Could you carry on the blog post about having a welcoming parish, writing on from its last sentence?
═══ PASSAGE TO READ ═══
Sunday, 16 July 2017

How to have a welcoming parish

I had an excellent discussion with a brother priest this morning (Sunday, July 16) over breakfast concerning what it means to have a welcoming parish. My experience of doing 5 years of in-depth parish pastoral visits revealed to me that most regular parishioners think their parish is a welcoming parish. My experience also revealed that many of those people, when asked why they think theirs is a welcoming parish, have no idea how to respond. It comes down to a feeling, more than facts. In fact, some gentle probing on my part has left me convinced that most people think their parish is welcoming *as a whole* mainly because they have friends whom they see there on a regular basis. I am certainly not against having friends at church, but to be honest I am not sure this is a sufficient criterion for arriving at this broad conclusion. Now I admit, my study was not scientific in the strict sense, but it was intentional, and included more broad-based observations covering many parishes.

So what did those years of visits teach me? Can "welcome" be measured as a feature of parish life? While I have not developed this (yet) into some sort of "welcome score", from what I can see there are five criteria to measure how welcoming a parish might be. In my experience, a welcoming parish is:

  1. Safe
  2. Clean
  3. Open
  4. Friendly
  5. Helpful

These are layered criteria, i.e. even if a parish is very friendly, I would not call it welcoming if it isn't safe. Look at it this way: would you let your kids go to the neighbours if, despite those people being very friendly and helpful, their home was neither clean nor safe? If not, even if those people had the honest intention to have their home be a welcoming environment, it just isn't.

So what do these labels mean? I am still working on fleshing them out, but here are a few thoughts.


Is the physical environment of the parish safe? Is the structure safe, or is their a danger of falling bricks? Are the steps and railings secure? Could someone easily trip on something? Is there exposed asbestos? Is there mould? Are there potholes in the parking lot that people could step in and injure themselves? Are the walking areas salted in winter to avoid people slipping? Are emergency exits properly marked?
═══ DATA EXCERPT ═══
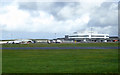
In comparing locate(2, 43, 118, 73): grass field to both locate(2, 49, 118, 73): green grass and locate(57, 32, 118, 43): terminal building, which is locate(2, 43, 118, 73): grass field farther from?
locate(57, 32, 118, 43): terminal building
═══
• RESPONSE:
What about the human environment? Is the outside area properly lit at night so nothing unsavory can happen in dark and shadowy parts? Is the inside environment safe, e.g. no access to a machinery room for curious kids? Are there first aid kits, fire extinguishers, and even a small defibrillator available? Are staff, including volunteers, trained in a safe environment policy, including what to do in case of emergency? Is there a code of conduct, outlining clear boundaries, including how to deal with unacceptable interpersonal situations like harassment? Is there a clear abuse prevention policy? Is the environment free of common allergens, even including things like availability of low-gluten alternatives for communion, and the use of hypoallergenic incense (which does exist!)

There are ways to do an audit of envirnmental safety. The fire department here in Montreal will inspect buildings. There are people trained as specialists in workplace safety who can help, and might be able to advise for specific related to a parish environment. The parish insurance company can also advise in this regard, as they have a key interest in risk management.


To better understand this term, think of what we typically do when guests are coming over. We clean up, right? There is a usual amount of clutter that accumulates in our lives that we hardly notice, except when someone new is visiting. Suddenly, we notice, and we do something about it. Well, parishes are often like a second home for people. That's generally a good thing, but it can also mean we don't notice when things are less presentable, and we may not realise how off-putting those things can be for newcomers.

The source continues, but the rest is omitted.